TASK PROMPT: Beginning at the line that contains "Looking at this", reproduce every line to the end of the material without changing any of them.
-- start of RECORDS SUPPLIED --
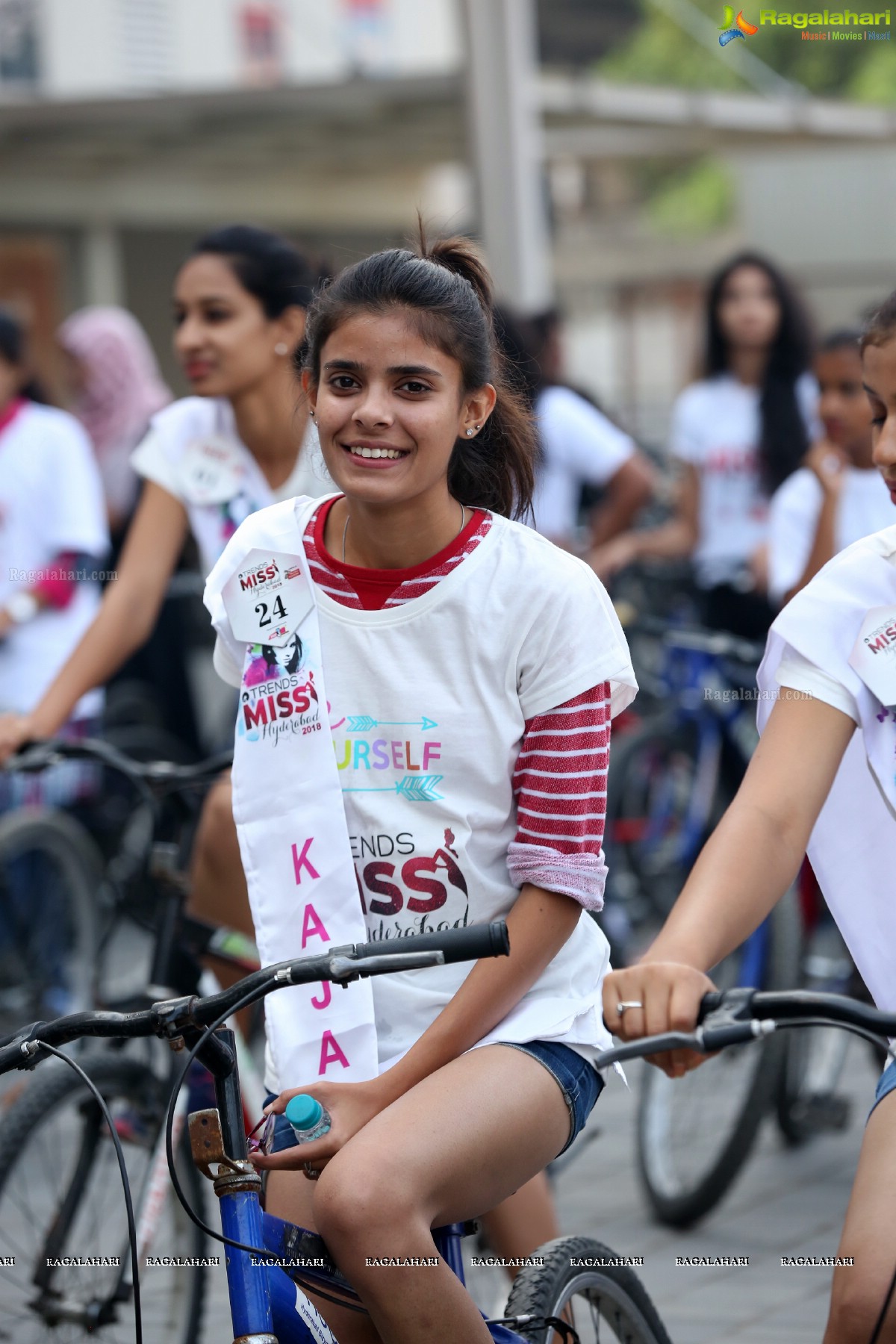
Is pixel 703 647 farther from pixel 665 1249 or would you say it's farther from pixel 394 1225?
pixel 394 1225

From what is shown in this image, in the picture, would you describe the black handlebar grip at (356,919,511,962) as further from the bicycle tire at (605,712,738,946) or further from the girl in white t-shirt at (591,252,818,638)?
the girl in white t-shirt at (591,252,818,638)

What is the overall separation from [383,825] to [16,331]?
4.15 metres

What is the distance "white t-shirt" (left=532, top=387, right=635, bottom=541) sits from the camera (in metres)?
6.58

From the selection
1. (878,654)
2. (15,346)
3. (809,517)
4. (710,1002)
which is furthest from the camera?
(15,346)

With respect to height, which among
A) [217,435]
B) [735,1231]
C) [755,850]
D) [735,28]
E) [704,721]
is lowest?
[735,1231]

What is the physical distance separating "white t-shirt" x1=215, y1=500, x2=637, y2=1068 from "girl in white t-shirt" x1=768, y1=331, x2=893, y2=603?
2.60 meters

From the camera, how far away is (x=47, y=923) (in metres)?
5.86

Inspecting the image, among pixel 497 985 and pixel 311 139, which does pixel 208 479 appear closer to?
pixel 497 985

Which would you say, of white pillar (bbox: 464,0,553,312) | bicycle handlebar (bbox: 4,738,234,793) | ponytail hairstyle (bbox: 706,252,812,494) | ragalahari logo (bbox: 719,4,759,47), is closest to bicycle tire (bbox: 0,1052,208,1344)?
bicycle handlebar (bbox: 4,738,234,793)

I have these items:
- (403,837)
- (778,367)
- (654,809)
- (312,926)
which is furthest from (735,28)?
(312,926)

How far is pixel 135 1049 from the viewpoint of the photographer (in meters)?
3.44

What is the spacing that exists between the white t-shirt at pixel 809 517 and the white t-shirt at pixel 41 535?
2138 mm

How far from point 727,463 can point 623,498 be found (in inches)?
15.9

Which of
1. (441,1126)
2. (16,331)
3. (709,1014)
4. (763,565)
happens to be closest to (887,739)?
(709,1014)
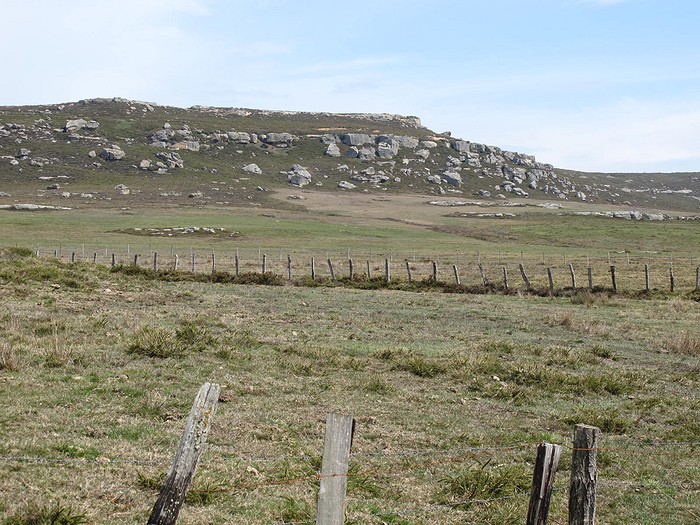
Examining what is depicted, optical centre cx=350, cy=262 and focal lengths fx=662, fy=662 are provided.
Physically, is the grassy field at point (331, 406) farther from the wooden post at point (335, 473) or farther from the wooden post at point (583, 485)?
the wooden post at point (335, 473)

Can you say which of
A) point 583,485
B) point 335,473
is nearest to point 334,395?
point 583,485

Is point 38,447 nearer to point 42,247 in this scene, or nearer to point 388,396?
point 388,396

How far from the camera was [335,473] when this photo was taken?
556cm

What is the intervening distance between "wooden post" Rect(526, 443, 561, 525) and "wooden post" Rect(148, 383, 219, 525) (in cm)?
323

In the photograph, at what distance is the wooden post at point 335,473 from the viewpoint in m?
5.55

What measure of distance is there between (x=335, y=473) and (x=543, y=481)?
2.14 meters

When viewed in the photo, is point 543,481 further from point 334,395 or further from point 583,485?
point 334,395

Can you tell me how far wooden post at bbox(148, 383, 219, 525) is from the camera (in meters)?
6.38

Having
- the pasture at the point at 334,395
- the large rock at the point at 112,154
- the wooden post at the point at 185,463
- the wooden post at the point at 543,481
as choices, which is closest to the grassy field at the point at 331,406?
the pasture at the point at 334,395

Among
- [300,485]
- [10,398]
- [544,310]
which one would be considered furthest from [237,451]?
[544,310]

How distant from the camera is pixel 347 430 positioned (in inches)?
220

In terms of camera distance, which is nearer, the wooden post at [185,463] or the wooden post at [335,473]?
the wooden post at [335,473]

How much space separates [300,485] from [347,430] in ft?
15.9

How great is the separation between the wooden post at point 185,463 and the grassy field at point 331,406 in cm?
187
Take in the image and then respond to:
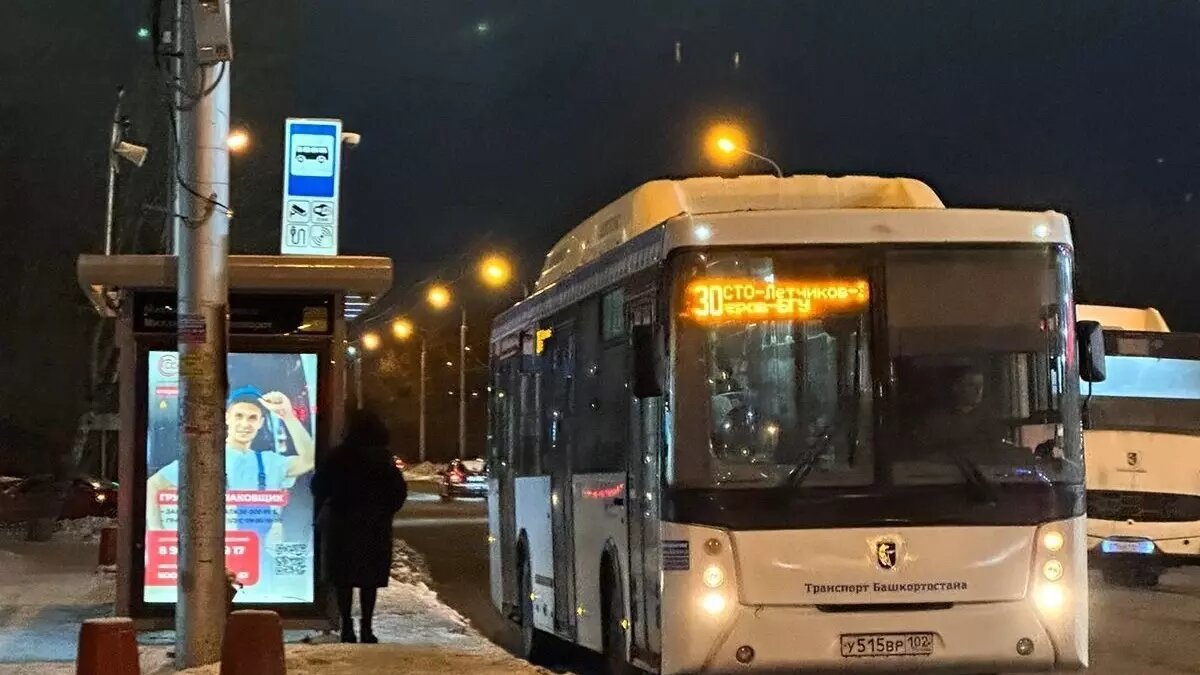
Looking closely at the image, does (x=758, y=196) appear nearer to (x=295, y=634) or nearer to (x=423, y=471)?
(x=295, y=634)

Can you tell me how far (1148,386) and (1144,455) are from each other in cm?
99

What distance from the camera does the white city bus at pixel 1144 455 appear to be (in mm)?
20328

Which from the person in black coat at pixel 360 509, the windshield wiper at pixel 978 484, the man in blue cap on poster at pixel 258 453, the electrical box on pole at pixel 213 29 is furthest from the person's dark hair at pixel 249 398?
the windshield wiper at pixel 978 484

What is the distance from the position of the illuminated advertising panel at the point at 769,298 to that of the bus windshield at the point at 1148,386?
41.6ft

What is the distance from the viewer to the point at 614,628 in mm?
10633

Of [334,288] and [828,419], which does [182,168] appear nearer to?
Result: [334,288]

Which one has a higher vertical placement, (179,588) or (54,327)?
(54,327)

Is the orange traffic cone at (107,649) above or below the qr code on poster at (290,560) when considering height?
below

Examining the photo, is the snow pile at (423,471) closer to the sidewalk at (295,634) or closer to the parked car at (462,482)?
the parked car at (462,482)

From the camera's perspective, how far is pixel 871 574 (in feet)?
29.2

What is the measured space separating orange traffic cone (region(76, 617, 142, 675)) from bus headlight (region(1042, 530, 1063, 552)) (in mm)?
5189

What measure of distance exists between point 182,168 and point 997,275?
5447 mm

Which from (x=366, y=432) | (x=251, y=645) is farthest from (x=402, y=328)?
(x=251, y=645)

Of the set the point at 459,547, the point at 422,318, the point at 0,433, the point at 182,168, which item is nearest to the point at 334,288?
the point at 182,168
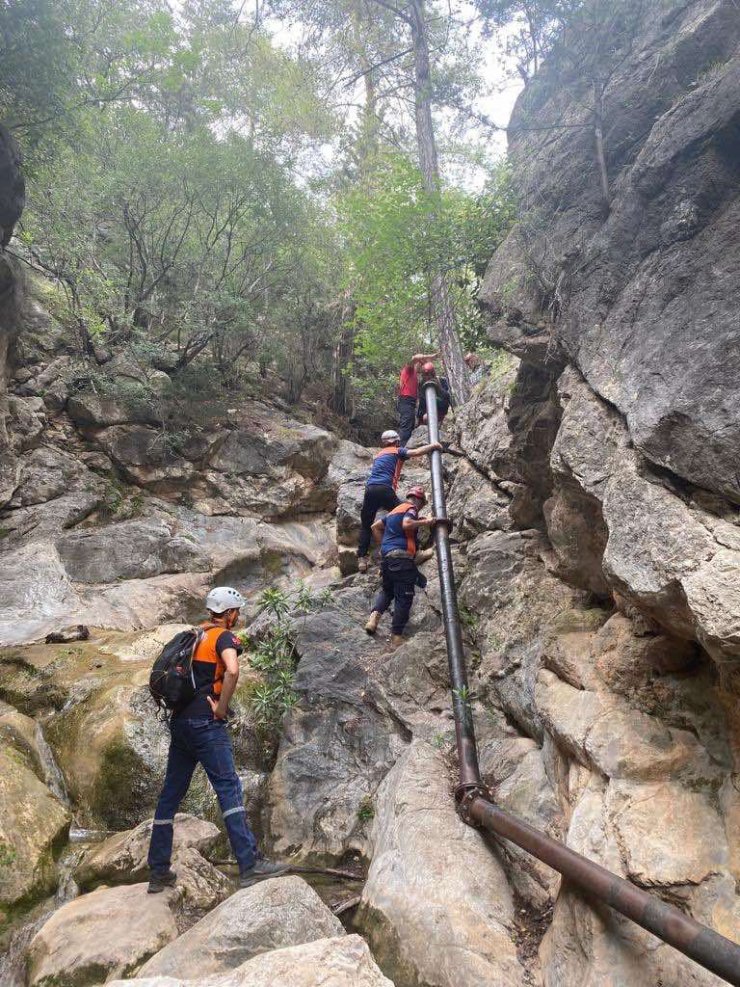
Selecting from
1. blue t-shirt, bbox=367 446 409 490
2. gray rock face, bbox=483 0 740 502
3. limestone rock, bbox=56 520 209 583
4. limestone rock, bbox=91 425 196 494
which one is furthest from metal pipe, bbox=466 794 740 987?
limestone rock, bbox=91 425 196 494

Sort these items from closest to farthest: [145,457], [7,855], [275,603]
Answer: [7,855] < [275,603] < [145,457]

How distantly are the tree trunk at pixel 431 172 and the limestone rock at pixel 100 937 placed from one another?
11037 mm

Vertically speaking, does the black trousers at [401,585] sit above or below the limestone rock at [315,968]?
above

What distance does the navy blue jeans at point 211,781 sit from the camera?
5.15m

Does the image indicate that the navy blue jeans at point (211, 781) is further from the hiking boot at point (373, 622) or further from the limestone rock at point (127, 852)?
the hiking boot at point (373, 622)

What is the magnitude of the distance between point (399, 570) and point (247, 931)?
5.12 metres

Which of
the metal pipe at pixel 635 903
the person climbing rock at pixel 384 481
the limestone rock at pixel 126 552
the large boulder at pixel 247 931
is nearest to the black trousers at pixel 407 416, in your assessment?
the person climbing rock at pixel 384 481

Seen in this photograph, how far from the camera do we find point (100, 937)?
4.39m

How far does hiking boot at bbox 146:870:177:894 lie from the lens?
16.4 feet

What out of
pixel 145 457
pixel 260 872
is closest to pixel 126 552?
pixel 145 457

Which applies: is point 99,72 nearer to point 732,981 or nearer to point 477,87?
point 477,87

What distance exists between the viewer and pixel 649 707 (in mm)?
4895

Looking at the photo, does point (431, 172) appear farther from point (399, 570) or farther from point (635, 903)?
point (635, 903)

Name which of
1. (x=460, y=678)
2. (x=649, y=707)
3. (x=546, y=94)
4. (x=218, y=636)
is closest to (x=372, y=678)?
(x=460, y=678)
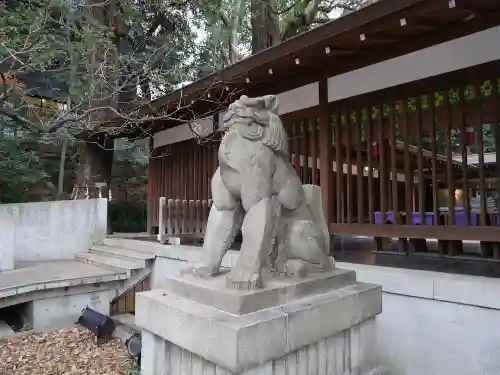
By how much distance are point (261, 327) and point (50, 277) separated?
4812mm

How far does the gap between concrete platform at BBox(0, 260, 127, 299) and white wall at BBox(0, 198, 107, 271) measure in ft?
2.52

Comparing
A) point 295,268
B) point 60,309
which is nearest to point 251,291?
point 295,268

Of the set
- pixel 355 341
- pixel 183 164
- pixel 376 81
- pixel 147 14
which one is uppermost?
pixel 147 14

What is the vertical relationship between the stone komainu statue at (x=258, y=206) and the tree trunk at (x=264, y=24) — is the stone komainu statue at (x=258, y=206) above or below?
below

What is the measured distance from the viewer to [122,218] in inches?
535

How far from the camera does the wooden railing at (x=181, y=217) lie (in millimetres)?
6949

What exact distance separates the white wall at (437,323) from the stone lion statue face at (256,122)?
1.20m

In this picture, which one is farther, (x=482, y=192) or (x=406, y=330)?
(x=482, y=192)

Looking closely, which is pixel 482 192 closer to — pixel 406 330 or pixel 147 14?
pixel 406 330

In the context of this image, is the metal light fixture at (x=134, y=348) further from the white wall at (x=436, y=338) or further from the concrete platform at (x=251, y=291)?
the white wall at (x=436, y=338)

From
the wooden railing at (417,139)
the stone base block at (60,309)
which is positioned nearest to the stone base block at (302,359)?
the wooden railing at (417,139)

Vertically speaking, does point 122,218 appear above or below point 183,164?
below

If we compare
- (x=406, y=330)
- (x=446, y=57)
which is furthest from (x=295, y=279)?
(x=446, y=57)

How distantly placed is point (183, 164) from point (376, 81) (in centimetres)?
474
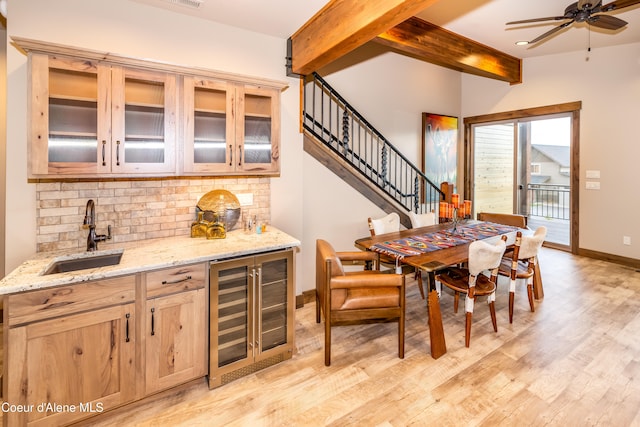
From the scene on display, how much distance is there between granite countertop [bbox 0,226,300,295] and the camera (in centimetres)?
175

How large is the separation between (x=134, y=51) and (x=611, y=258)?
279 inches

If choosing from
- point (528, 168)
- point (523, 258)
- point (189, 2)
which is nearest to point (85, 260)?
point (189, 2)

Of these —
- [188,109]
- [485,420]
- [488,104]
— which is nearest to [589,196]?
[488,104]

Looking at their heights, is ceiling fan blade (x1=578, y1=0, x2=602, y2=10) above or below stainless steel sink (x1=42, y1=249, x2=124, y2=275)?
above

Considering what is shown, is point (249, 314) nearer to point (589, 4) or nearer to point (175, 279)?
point (175, 279)

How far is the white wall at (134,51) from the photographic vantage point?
2242 mm

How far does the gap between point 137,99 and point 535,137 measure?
6.96 meters

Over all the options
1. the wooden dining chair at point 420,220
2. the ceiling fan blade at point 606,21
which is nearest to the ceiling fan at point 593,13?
the ceiling fan blade at point 606,21

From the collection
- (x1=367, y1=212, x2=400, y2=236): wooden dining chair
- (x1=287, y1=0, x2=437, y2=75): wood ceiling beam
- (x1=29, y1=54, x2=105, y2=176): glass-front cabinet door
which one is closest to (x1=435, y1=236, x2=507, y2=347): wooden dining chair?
(x1=367, y1=212, x2=400, y2=236): wooden dining chair

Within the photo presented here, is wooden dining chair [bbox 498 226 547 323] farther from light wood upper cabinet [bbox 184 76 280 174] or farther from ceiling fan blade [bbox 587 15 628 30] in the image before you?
light wood upper cabinet [bbox 184 76 280 174]

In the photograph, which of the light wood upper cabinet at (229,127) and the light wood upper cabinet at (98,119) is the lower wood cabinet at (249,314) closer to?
the light wood upper cabinet at (229,127)

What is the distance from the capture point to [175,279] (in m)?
2.12

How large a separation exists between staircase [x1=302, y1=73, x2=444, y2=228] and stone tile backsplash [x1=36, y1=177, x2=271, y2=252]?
4.10 feet

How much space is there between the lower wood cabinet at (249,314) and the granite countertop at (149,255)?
0.34 feet
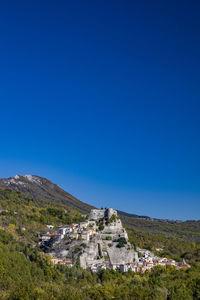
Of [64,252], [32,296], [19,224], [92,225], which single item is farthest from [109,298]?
[19,224]

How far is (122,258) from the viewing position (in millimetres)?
82000

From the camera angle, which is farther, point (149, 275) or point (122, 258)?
point (122, 258)

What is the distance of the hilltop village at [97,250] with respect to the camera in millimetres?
76850

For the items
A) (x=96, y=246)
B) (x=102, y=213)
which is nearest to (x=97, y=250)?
(x=96, y=246)

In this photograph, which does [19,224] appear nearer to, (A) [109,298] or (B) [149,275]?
(B) [149,275]

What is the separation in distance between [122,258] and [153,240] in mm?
38705

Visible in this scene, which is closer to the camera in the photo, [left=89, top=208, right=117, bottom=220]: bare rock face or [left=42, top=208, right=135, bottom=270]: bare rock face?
[left=42, top=208, right=135, bottom=270]: bare rock face

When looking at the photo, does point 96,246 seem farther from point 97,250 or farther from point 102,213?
point 102,213

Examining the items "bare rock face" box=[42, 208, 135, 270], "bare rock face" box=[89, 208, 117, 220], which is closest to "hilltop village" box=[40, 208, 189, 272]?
"bare rock face" box=[42, 208, 135, 270]

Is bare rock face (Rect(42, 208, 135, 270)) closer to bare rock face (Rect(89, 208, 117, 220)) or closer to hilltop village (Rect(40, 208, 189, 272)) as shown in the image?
hilltop village (Rect(40, 208, 189, 272))

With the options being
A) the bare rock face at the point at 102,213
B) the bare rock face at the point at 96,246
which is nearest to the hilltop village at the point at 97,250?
the bare rock face at the point at 96,246

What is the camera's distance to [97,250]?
8219cm

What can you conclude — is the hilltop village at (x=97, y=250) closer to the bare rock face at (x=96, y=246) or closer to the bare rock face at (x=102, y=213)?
the bare rock face at (x=96, y=246)

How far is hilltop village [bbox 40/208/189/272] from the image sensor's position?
76850 mm
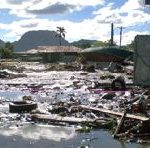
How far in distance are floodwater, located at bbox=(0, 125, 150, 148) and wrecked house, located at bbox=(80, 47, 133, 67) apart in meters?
49.1

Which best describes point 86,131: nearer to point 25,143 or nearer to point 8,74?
point 25,143

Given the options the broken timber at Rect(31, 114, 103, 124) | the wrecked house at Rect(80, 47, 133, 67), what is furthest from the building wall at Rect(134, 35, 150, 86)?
the wrecked house at Rect(80, 47, 133, 67)

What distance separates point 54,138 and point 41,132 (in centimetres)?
124

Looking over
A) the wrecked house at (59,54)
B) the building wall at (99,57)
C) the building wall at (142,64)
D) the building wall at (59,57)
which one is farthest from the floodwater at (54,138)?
the building wall at (59,57)

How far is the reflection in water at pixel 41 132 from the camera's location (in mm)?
17375

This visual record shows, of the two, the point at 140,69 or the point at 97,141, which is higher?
the point at 140,69

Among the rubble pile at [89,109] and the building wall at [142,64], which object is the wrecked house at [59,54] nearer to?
the rubble pile at [89,109]

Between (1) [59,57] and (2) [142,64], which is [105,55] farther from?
(2) [142,64]

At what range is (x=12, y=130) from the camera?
18.8 metres

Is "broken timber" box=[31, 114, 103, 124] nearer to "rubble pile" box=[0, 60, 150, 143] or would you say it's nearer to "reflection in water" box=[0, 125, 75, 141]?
"rubble pile" box=[0, 60, 150, 143]

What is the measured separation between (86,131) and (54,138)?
140cm

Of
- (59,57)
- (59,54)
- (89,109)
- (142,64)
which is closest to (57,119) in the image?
(89,109)

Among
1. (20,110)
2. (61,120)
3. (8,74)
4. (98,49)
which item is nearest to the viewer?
(61,120)

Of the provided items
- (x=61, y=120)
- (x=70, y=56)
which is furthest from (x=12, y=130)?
(x=70, y=56)
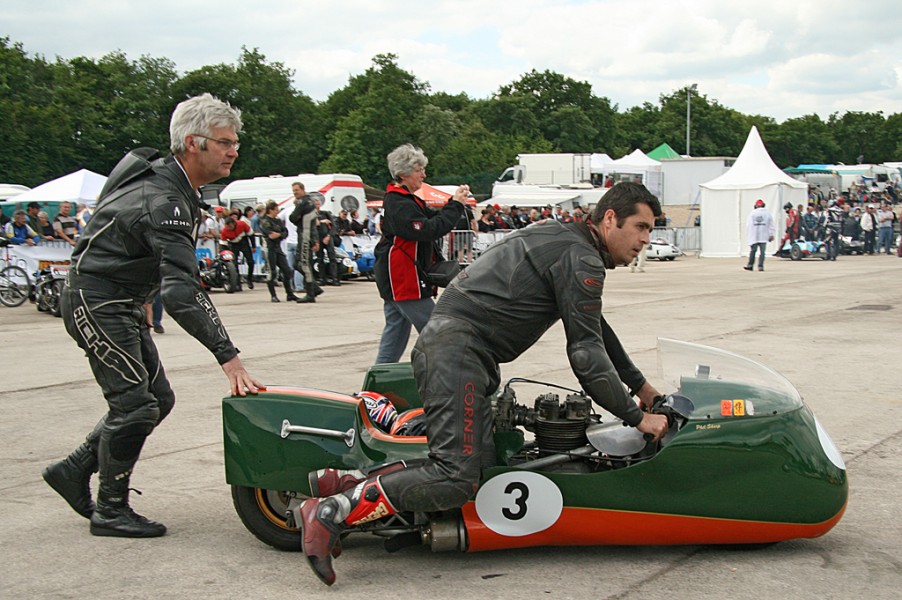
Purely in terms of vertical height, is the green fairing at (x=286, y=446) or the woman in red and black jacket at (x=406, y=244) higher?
the woman in red and black jacket at (x=406, y=244)

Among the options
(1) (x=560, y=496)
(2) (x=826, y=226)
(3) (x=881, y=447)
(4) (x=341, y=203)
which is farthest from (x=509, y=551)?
(2) (x=826, y=226)

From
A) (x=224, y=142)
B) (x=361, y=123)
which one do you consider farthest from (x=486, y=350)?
(x=361, y=123)

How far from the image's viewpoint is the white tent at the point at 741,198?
30531 mm

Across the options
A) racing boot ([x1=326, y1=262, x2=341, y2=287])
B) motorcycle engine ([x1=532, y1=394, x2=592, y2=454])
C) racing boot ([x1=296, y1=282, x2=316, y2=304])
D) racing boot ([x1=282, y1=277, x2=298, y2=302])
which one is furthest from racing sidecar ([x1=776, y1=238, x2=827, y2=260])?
motorcycle engine ([x1=532, y1=394, x2=592, y2=454])

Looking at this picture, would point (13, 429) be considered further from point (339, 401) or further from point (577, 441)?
point (577, 441)

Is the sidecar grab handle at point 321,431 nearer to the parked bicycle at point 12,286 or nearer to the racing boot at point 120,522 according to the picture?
the racing boot at point 120,522

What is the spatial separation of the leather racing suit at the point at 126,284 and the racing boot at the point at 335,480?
62 cm

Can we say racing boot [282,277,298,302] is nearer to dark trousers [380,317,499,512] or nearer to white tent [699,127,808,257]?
dark trousers [380,317,499,512]

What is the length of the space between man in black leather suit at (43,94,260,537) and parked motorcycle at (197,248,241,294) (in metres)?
15.0

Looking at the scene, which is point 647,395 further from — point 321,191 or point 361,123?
point 361,123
-- end of RECORDS SUPPLIED --
REPLY TO THE TASK:
Looking at this picture, would point (13, 429) be considered further from point (339, 401) or further from point (577, 441)?
point (577, 441)

Is the sidecar grab handle at point 321,431 nearer to the parked bicycle at point 12,286 or nearer to the racing boot at point 120,522 according to the picture?
the racing boot at point 120,522

What is the spatial separation of the leather racing suit at the point at 126,284 and the racing boot at the point at 335,480?
62 cm

Can we say racing boot [282,277,298,302] is nearer to dark trousers [380,317,499,512] or nearer to white tent [699,127,808,257]?
dark trousers [380,317,499,512]

What is the length of the space between man in black leather suit at (43,94,260,537) and parked motorcycle at (197,248,241,294) (in metres)?
15.0

Looking at the scene, which is point 647,395 further from — point 321,191 or point 361,123?
point 361,123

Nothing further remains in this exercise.